810 Statistical Analysis of the Experimental Neighborhood Probabilistic Excessive Rainfall Outlook from the 2014 and 2015 Flash Flood and Intense Rainfall Experiments

Wednesday, 13 January 2016
Benjamin Albright, Systems Research Group, Inc., College Park, MD; and S. Perfater, S. Jacobs, M. J. Bodner, M. Klein, and D. R. Novak

Flash flooding requires accurate QPF and hydrologic information to prepare the user community for impacts. Improvement to warm-season QPF forecasting is still needed and dependent upon the expansion of high-resolution convection-allowing ensembles. Additionally, the hydrologic aspect of flash flood forecasting represents a challenge on its own as recent rainfall, soil type, slope, land use, basin size, degree of urbanization, etc., all play a role in determining the flash flood threat. This combination of meteorological and hydrologic challenges contributes to flash flooding being the deadliest weather phenomena. As the national center responsible for providing QPF and flash flood forecast guidance, NCEP's Weather Prediction Center (WPC) and the Hydrometeorological Testbed at WPC (HMT-WPC) are uniquely positioned to address the challenges associated with flash flood forecasting. WPC currently issues an operational product indicating the threat of flash floods: the Excessive Rainfall Outlook (ERO). The ERO is issued at scheduled intervals throughout the day as part of WPC's Day 13 QPF product suite and indicates the probability of exceeding flash flood guidance (FFG) at a point across the contiguous United States (CONUS). This product is intended to provide several days of advance notice about the potential for flash flooding.
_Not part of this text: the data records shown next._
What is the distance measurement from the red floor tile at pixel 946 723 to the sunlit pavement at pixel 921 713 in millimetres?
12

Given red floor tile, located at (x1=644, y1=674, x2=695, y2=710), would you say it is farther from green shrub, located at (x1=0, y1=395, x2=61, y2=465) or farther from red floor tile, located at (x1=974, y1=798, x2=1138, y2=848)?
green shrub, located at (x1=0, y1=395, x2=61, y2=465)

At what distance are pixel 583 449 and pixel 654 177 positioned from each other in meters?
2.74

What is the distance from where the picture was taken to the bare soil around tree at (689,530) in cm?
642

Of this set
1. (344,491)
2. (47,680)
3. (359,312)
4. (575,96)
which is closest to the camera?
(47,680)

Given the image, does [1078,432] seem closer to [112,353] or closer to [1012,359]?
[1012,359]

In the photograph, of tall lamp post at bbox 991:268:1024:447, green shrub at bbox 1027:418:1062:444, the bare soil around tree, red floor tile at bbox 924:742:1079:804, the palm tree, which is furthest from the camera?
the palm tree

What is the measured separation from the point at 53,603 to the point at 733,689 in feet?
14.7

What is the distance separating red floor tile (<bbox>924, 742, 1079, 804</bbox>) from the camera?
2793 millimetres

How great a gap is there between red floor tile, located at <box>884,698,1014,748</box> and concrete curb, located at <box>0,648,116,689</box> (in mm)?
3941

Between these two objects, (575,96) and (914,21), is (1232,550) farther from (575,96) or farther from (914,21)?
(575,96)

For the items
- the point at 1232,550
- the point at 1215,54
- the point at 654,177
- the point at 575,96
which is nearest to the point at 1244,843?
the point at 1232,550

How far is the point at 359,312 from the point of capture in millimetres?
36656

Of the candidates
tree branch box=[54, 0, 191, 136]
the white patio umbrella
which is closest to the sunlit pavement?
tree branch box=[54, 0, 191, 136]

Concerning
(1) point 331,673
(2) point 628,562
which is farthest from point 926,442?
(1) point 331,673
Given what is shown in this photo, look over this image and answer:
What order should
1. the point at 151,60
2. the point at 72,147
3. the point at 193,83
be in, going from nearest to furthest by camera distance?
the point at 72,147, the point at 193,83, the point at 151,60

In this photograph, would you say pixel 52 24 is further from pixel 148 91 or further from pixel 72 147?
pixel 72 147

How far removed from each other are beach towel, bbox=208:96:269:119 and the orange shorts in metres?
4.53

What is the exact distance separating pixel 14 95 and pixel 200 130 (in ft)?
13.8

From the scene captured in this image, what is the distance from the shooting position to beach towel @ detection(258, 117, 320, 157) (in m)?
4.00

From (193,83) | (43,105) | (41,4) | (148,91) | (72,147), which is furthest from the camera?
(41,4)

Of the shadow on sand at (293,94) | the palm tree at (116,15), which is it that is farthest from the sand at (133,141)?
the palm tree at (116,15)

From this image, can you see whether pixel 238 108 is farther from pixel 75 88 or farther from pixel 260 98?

In an effort to improve flash flood forecasts and verification both at WPC and across the NWS, HMT-WPC has conducted three years of the Flash Flood and Intense Rainfall (FFaIR) Experiment. The FFaIR Experiment brings participants from the operational forecasting, model development, and research communities together during the month of July to explore the challenges associated with flash flood forecasting. In particular, the experiments have focused on evaluating the utility of high-resolution convection-allowing models and ensembles for short-term flash flood forecasts, exploring new tools and approaches for combining meteorological and hydrologic information, and exploring improvements to WPC's operational Excessive Rainfall Outlook. Tested improvements to the experimental Excessive Rainfall Outlook issued during the experiment included lower probability thresholds of 2% and 5% to compliment the 10% and 30% contours as well as application of the neighborhood probability approach. This poster will compare the results from the previous two FFaIR Experiments (2014 and 2015) and examine the statistical calibration of the probabilistic contours in relation to the number of flash flood reports captured. Plans have already begun to produce the experimental product in parallel with the operational Excessive Rainfall Outlook during the 2016 warm season.